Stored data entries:
* * * * * * *

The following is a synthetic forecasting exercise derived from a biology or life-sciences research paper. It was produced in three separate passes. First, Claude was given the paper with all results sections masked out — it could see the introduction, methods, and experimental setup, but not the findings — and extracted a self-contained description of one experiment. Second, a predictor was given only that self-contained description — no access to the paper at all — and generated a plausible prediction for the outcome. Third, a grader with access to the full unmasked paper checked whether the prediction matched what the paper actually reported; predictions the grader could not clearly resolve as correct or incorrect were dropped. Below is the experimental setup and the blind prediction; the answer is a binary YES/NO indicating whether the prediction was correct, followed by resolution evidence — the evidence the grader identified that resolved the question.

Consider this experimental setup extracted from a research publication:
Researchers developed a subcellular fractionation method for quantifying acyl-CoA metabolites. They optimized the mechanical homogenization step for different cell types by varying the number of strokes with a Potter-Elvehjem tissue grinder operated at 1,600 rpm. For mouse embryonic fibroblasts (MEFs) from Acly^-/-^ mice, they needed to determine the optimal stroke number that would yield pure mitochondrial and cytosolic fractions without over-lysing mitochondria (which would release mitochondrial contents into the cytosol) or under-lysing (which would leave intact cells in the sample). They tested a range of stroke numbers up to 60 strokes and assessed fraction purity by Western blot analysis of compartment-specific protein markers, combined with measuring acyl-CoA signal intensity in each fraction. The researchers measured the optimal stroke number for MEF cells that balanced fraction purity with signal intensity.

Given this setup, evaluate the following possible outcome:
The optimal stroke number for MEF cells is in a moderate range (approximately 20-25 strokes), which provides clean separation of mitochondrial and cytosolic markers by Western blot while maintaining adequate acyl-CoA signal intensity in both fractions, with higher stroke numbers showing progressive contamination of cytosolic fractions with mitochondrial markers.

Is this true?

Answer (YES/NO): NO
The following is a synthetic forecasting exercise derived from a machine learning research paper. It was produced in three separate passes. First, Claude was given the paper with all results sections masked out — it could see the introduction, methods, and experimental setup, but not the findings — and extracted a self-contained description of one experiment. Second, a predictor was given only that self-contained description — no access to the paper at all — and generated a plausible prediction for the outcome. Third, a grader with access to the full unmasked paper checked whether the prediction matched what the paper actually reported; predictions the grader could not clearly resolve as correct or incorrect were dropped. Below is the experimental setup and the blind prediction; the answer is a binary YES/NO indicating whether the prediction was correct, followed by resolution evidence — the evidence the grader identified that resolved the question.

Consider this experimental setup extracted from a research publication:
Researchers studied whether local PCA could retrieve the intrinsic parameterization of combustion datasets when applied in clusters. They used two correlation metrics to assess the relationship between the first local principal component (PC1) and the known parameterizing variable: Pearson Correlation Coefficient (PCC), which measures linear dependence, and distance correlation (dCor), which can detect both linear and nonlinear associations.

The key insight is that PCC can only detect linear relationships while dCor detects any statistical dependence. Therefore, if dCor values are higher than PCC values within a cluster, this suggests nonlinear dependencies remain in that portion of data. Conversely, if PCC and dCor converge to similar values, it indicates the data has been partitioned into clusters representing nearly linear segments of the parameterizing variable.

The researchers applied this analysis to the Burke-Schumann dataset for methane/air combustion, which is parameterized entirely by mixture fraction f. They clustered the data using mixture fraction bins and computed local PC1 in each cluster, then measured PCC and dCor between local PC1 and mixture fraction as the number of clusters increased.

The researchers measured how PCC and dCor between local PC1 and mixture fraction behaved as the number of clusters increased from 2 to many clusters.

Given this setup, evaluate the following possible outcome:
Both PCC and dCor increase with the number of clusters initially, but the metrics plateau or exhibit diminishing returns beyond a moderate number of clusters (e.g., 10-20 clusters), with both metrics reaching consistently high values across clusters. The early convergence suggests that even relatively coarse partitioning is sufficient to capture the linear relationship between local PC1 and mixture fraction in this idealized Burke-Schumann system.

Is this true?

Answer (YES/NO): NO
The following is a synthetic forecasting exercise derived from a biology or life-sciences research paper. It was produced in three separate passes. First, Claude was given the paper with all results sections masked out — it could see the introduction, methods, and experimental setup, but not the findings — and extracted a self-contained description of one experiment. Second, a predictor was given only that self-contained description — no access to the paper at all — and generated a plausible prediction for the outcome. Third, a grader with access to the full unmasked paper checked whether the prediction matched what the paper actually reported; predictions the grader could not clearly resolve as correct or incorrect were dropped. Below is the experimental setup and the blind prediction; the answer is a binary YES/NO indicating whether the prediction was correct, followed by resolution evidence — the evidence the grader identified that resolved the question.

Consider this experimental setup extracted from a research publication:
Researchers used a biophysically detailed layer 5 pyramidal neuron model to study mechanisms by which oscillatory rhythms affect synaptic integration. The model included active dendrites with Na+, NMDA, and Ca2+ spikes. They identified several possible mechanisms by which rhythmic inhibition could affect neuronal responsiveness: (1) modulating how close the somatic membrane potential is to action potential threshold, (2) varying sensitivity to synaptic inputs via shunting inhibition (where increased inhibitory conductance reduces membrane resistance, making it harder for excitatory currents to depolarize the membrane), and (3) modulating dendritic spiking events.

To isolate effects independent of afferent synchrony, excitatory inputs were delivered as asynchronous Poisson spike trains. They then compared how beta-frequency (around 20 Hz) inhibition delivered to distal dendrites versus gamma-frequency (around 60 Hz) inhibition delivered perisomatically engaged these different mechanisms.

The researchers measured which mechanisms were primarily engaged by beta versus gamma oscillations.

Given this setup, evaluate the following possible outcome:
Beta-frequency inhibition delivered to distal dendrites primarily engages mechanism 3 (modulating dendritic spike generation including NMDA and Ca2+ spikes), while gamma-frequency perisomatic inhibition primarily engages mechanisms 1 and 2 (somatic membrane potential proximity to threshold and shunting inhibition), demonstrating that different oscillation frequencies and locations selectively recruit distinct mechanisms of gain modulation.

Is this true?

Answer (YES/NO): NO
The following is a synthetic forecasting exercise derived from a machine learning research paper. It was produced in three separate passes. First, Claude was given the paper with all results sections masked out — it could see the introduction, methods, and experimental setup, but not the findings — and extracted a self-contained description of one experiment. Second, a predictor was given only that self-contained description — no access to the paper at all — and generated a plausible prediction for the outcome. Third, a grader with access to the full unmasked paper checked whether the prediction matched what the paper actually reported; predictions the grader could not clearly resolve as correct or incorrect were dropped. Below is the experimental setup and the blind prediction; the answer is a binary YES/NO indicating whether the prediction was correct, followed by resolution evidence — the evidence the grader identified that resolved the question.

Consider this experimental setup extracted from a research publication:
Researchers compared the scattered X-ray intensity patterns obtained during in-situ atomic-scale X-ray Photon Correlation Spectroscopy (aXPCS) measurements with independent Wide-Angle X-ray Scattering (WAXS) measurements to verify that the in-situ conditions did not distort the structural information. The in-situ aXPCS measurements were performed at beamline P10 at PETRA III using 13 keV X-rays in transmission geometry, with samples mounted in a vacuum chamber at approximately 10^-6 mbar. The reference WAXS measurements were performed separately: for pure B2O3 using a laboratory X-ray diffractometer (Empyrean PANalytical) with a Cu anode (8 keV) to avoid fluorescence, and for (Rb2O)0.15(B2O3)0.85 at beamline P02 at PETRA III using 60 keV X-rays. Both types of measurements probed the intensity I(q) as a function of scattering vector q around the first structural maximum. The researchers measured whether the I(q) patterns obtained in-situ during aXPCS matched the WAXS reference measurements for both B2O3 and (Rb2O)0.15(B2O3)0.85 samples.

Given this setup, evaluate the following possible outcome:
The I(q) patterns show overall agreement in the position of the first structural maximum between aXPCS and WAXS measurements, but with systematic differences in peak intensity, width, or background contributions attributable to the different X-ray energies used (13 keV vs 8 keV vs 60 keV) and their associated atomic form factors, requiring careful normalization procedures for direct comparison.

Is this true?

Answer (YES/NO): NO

* * * * * * *

TASK TO CARRY OUT:
Transcribe the data above in its entirety, exactly.

SOLUTION TO THIS TASK:
The following is a synthetic forecasting exercise derived from a biology or life-sciences research paper. It was produced in three separate passes. First, Claude was given the paper with all results sections masked out — it could see the introduction, methods, and experimental setup, but not the findings — and extracted a self-contained description of one experiment. Second, a predictor was given only that self-contained description — no access to the paper at all — and generated a plausible prediction for the outcome. Third, a grader with access to the full unmasked paper checked whether the prediction matched what the paper actually reported; predictions the grader could not clearly resolve as correct or incorrect were dropped. Below is the experimental setup and the blind prediction; the answer is a binary YES/NO indicating whether the prediction was correct, followed by resolution evidence — the evidence the grader identified that resolved the question.

Consider this experimental setup extracted from a research publication:
Researchers developed a subcellular fractionation method for quantifying acyl-CoA metabolites. They optimized the mechanical homogenization step for different cell types by varying the number of strokes with a Potter-Elvehjem tissue grinder operated at 1,600 rpm. For mouse embryonic fibroblasts (MEFs) from Acly^-/-^ mice, they needed to determine the optimal stroke number that would yield pure mitochondrial and cytosolic fractions without over-lysing mitochondria (which would release mitochondrial contents into the cytosol) or under-lysing (which would leave intact cells in the sample). They tested a range of stroke numbers up to 60 strokes and assessed fraction purity by Western blot analysis of compartment-specific protein markers, combined with measuring acyl-CoA signal intensity in each fraction. The researchers measured the optimal stroke number for MEF cells that balanced fraction purity with signal intensity.

Given this setup, evaluate the following possible outcome:
The optimal stroke number for MEF cells is in a moderate range (approximately 20-25 strokes), which provides clean separation of mitochondrial and cytosolic markers by Western blot while maintaining adequate acyl-CoA signal intensity in both fractions, with higher stroke numbers showing progressive contamination of cytosolic fractions with mitochondrial markers.

Is this true?

Answer (YES/NO): NO
The following is a synthetic forecasting exercise derived from a machine learning research paper. It was produced in three separate passes. First, Claude was given the paper with all results sections masked out — it could see the introduction, methods, and experimental setup, but not the findings — and extracted a self-contained description of one experiment. Second, a predictor was given only that self-contained description — no access to the paper at all — and generated a plausible prediction for the outcome. Third, a grader with access to the full unmasked paper checked whether the prediction matched what the paper actually reported; predictions the grader could not clearly resolve as correct or incorrect were dropped. Below is the experimental setup and the blind prediction; the answer is a binary YES/NO indicating whether the prediction was correct, followed by resolution evidence — the evidence the grader identified that resolved the question.

Consider this experimental setup extracted from a research publication:
Researchers studied whether local PCA could retrieve the intrinsic parameterization of combustion datasets when applied in clusters. They used two correlation metrics to assess the relationship between the first local principal component (PC1) and the known parameterizing variable: Pearson Correlation Coefficient (PCC), which measures linear dependence, and distance correlation (dCor), which can detect both linear and nonlinear associations.

The key insight is that PCC can only detect linear relationships while dCor detects any statistical dependence. Therefore, if dCor values are higher than PCC values within a cluster, this suggests nonlinear dependencies remain in that portion of data. Conversely, if PCC and dCor converge to similar values, it indicates the data has been partitioned into clusters representing nearly linear segments of the parameterizing variable.

The researchers applied this analysis to the Burke-Schumann dataset for methane/air combustion, which is parameterized entirely by mixture fraction f. They clustered the data using mixture fraction bins and computed local PC1 in each cluster, then measured PCC and dCor between local PC1 and mixture fraction as the number of clusters increased.

The researchers measured how PCC and dCor between local PC1 and mixture fraction behaved as the number of clusters increased from 2 to many clusters.

Given this setup, evaluate the following possible outcome:
Both PCC and dCor increase with the number of clusters initially, but the metrics plateau or exhibit diminishing returns beyond a moderate number of clusters (e.g., 10-20 clusters), with both metrics reaching consistently high values across clusters. The early convergence suggests that even relatively coarse partitioning is sufficient to capture the linear relationship between local PC1 and mixture fraction in this idealized Burke-Schumann system.

Is this true?

Answer (YES/NO): NO
The following is a synthetic forecasting exercise derived from a biology or life-sciences research paper. It was produced in three separate passes. First, Claude was given the paper with all results sections masked out — it could see the introduction, methods, and experimental setup, but not the findings — and extracted a self-contained description of one experiment. Second, a predictor was given only that self-contained description — no access to the paper at all — and generated a plausible prediction for the outcome. Third, a grader with access to the full unmasked paper checked whether the prediction matched what the paper actually reported; predictions the grader could not clearly resolve as correct or incorrect were dropped. Below is the experimental setup and the blind prediction; the answer is a binary YES/NO indicating whether the prediction was correct, followed by resolution evidence — the evidence the grader identified that resolved the question.

Consider this experimental setup extracted from a research publication:
Researchers used a biophysically detailed layer 5 pyramidal neuron model to study mechanisms by which oscillatory rhythms affect synaptic integration. The model included active dendrites with Na+, NMDA, and Ca2+ spikes. They identified several possible mechanisms by which rhythmic inhibition could affect neuronal responsiveness: (1) modulating how close the somatic membrane potential is to action potential threshold, (2) varying sensitivity to synaptic inputs via shunting inhibition (where increased inhibitory conductance reduces membrane resistance, making it harder for excitatory currents to depolarize the membrane), and (3) modulating dendritic spiking events.

To isolate effects independent of afferent synchrony, excitatory inputs were delivered as asynchronous Poisson spike trains. They then compared how beta-frequency (around 20 Hz) inhibition delivered to distal dendrites versus gamma-frequency (around 60 Hz) inhibition delivered perisomatically engaged these different mechanisms.

The researchers measured which mechanisms were primarily engaged by beta versus gamma oscillations.

Given this setup, evaluate the following possible outcome:
Beta-frequency inhibition delivered to distal dendrites primarily engages mechanism 3 (modulating dendritic spike generation including NMDA and Ca2+ spikes), while gamma-frequency perisomatic inhibition primarily engages mechanisms 1 and 2 (somatic membrane potential proximity to threshold and shunting inhibition), demonstrating that different oscillation frequencies and locations selectively recruit distinct mechanisms of gain modulation.

Is this true?

Answer (YES/NO): NO
The following is a synthetic forecasting exercise derived from a machine learning research paper. It was produced in three separate passes. First, Claude was given the paper with all results sections masked out — it could see the introduction, methods, and experimental setup, but not the findings — and extracted a self-contained description of one experiment. Second, a predictor was given only that self-contained description — no access to the paper at all — and generated a plausible prediction for the outcome. Third, a grader with access to the full unmasked paper checked whether the prediction matched what the paper actually reported; predictions the grader could not clearly resolve as correct or incorrect were dropped. Below is the experimental setup and the blind prediction; the answer is a binary YES/NO indicating whether the prediction was correct, followed by resolution evidence — the evidence the grader identified that resolved the question.

Consider this experimental setup extracted from a research publication:
Researchers compared the scattered X-ray intensity patterns obtained during in-situ atomic-scale X-ray Photon Correlation Spectroscopy (aXPCS) measurements with independent Wide-Angle X-ray Scattering (WAXS) measurements to verify that the in-situ conditions did not distort the structural information. The in-situ aXPCS measurements were performed at beamline P10 at PETRA III using 13 keV X-rays in transmission geometry, with samples mounted in a vacuum chamber at approximately 10^-6 mbar. The reference WAXS measurements were performed separately: for pure B2O3 using a laboratory X-ray diffractometer (Empyrean PANalytical) with a Cu anode (8 keV) to avoid fluorescence, and for (Rb2O)0.15(B2O3)0.85 at beamline P02 at PETRA III using 60 keV X-rays. Both types of measurements probed the intensity I(q) as a function of scattering vector q around the first structural maximum. The researchers measured whether the I(q) patterns obtained in-situ during aXPCS matched the WAXS reference measurements for both B2O3 and (Rb2O)0.15(B2O3)0.85 samples.

Given this setup, evaluate the following possible outcome:
The I(q) patterns show overall agreement in the position of the first structural maximum between aXPCS and WAXS measurements, but with systematic differences in peak intensity, width, or background contributions attributable to the different X-ray energies used (13 keV vs 8 keV vs 60 keV) and their associated atomic form factors, requiring careful normalization procedures for direct comparison.

Is this true?

Answer (YES/NO): NO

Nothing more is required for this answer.